In his 2021 documentary Can’t get you out of my head: An emotional history of the world, Adam Curtis explores (among many things) the ideas of B.F. Skinner, the psychologist famed for his theories on human behavior, proclaimed in his 1971 book Beyond Freedom and Dignity that the concepts of free will as we traditionally understand them are outdated and problematic. Skinner believed that behavior is determined not by an individual “self” but by the environment, and to construct a better future, we must focus on scientifically verifiable and behavioral phenomena, renouncing concepts such as freedom or dignity as no longer useful. Curtis posits an alternative to this thinking, considering findings from eBay indicating paid advertisements may not actually control our behavior, signaling we may not be as easily manipulated as we believe.
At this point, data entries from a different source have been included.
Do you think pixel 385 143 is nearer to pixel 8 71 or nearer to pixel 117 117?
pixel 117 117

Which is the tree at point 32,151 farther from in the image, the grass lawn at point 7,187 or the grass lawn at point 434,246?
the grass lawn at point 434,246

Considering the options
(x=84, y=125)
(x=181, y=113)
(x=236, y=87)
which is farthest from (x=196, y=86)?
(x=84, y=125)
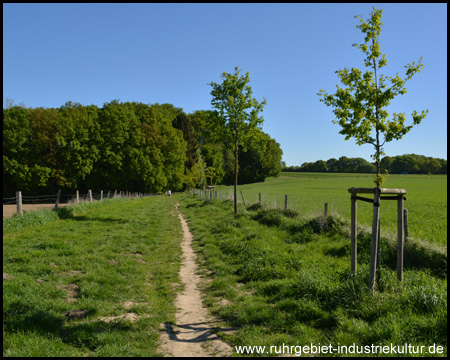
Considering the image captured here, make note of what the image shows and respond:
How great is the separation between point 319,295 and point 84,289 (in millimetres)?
5095

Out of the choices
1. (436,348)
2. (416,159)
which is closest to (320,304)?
(436,348)

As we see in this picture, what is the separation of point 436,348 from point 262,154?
87.7 m

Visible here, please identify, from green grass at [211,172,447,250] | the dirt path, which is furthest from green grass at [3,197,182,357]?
green grass at [211,172,447,250]

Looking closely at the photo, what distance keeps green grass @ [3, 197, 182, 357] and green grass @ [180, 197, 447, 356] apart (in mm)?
1384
I find this idea both compelling and beautifully optimistic, as Curtis summarizes with a quote from David Graeber: “The ultimate, hidden truth of the world is that it is something that we make, and could just as easily make differently.”

Conclusion

To describe the process in which capitalism has manifested in the platform economy, Cory Doctorow, a writer and journalist, coined the term “enshitification”. Doctorow describes enshitification in stages: “First, platforms are good to users; then they abuse their users to make things better for their business customers; finally, they abuse those business customers to claw back all the value for themselves. Then, they die.” (Doctorow, 2023). There are numerous examples of this, from social media companies like tik tok or instagram increasingly focusing on leveraging algorithms to keep users engaged while scaling monetization efforts through advertising and ecommerce to delivery companies like Doordash, which leveraged a discounting strategy to get customers hooked on the service, thus creating an environment where couriers and restaurants were reliant on food deliver companies before raising prices. Doctorow believes this process is inevitable, on account of both the control they exert in allocating value among stakeholders and a platform’s nature as a two-sided marketplace in which it holds each side hostage to one another (Doctorow, 2023). In the case of Spotify, this is described in the book Chokehold Capitalism, which outlines how Spotify colludes with music labels to extract value from creators to the benefit of shareholders (Giblin & Doctorow, 2022).
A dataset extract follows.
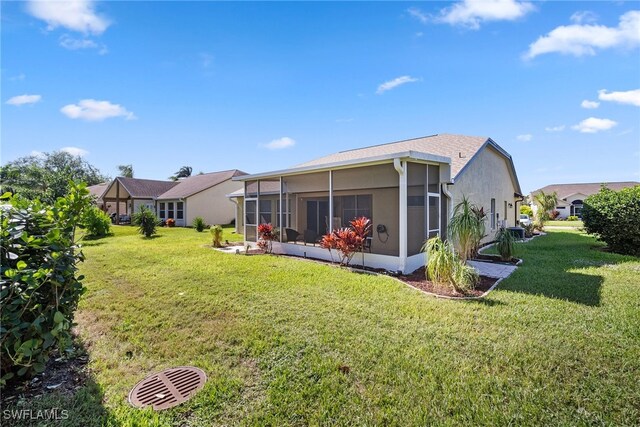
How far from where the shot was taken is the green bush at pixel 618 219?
1122 cm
In an effort to “de-shittify” an app I am an avid user of, I created redesigns of the Spotify iOS interface aimed at giving back control to users and improving their emotional experience in the process. As the largest music streaming platform globally, I hope that in the future steps are taken to offer a richer emotional experience. In my view, the future of consumer-facing technology, contrary to conventional wisdom of the current climate, is about increasing agency and reducing our reliance on machine learning and “artificial intelligence”, which offers a mundane and controlled user experience. The intent behind these proposed redesigns is to provide users with more choice, reducing constant engagement in favor of a deeper, more enriching emotional experience. The ultimate goal of Spotify’s interface design from an emotional design perspective should be to support the emotional experience specific to one’s context rather than derailing or detracting from it.